SORONG, PBD – Pemerintah Provinsi Papua Barat Daya (Pemprov PBD) menggelar upacara peringatan Hari Pendidikan Nasional (Hardiknas) 2026 bertempat di halaman Kantor Gubernur PBD, Kota Sorong, Sabtu (2/5/2026).
Upacara tersebut dipimpin langsung Gubernur Papua Barat Daya Elisa Kambu dan dihadiri jajaran pimpinan OPD, Forkopimda, TNI–Polri, MRP PBD, DPR PBD, BP3OKP, serta tokoh adat, tokoh agama, tokoh pemuda, tokoh perempuan, ASN, tenaga honorer, dan berbagai elemen masyarakat.
Menarik perhatian, Gubernur Elisa Kambu tampil mengenakan pakaian adat Batak dalam upacara tersebut sebagai simbol keberagaman dan persatuan.
Dalam amanatnya, Gubernur PBD Elisa Kambu mengatakan bahwa peringatan Hardiknas bukan sekadar seremoni, melainkan momentum refleksi untuk memperkuat kembali spirit pendidikan nasional.
Menurutnya, pendidikan merupakan proses yang dilaksanakan dengan ketulusan, kasih sayang, dan tujuan memanusiakan manusia.
Lebih lanjut, dirinya turut mengutip pemikiran Bapak Pendidikan Nasional, Ki Hajar Dewantara, yang menekankan konsep among dengan tiga prinsip utama: asah (ilmu), asih (kasih sayang), dan asuh (pembinaan).
“Inti dari pendidikan yakni memuliakan manusia serta menumbuhkan potensi terbaik yang dimiliki setiap individu,” ujar Gubernur PBD Elisa Kambu.
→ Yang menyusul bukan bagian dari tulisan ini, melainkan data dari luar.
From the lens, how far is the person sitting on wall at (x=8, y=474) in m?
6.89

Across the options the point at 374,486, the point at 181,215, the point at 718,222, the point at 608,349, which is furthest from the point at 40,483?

Gubernur Elisa menyampaikan bahwa pendidikan sejalan dengan amanat UUD 1945 dan Undang-undang Nomor 20 Tahun 2003 tentang Sistem Pendidikan Nasional, yaitu mencerdaskan kehidupan bangsa serta membangun karakter dan peradaban.
Ia mengaitkan arah pembangunan pendidikan dengan visi Presiden Prabowo Subianto melalui Asta Cita, yang menekankan pembangunan sumber daya manusia unggul, kuat, dan berdaya saing.
Dalam pidatonya, Elisa Kambu turut memaparkan lima kebijakan strategis yang menjadi fokus Kementerian Pendidikan Dasar dan Menengah:
1. Revitalisasi dan Digitalisasi Pendidikan
Program pembangunan dan revitalisasi satuan pendidikan serta digitalisasi pembelajaran terus digencarkan. Pada 2025, sebanyak 16.167 satuan pendidikan telah direvitalisasi, dan lebih dari 288.000 sekolah menerima papan interaktif digital.
2. Peningkatan Kualitas dan Kesejahteraan Guru
Pemerintah memberikan beasiswa Rp3 juta per semester bagi guru yang belum S1 melalui program RPL. Tahun 2026 ditargetkan menjangkau 150.000 guru. Selain itu, tunjangan sertifikasi kini ditransfer langsung setiap bulan, termasuk insentif bagi guru honorer.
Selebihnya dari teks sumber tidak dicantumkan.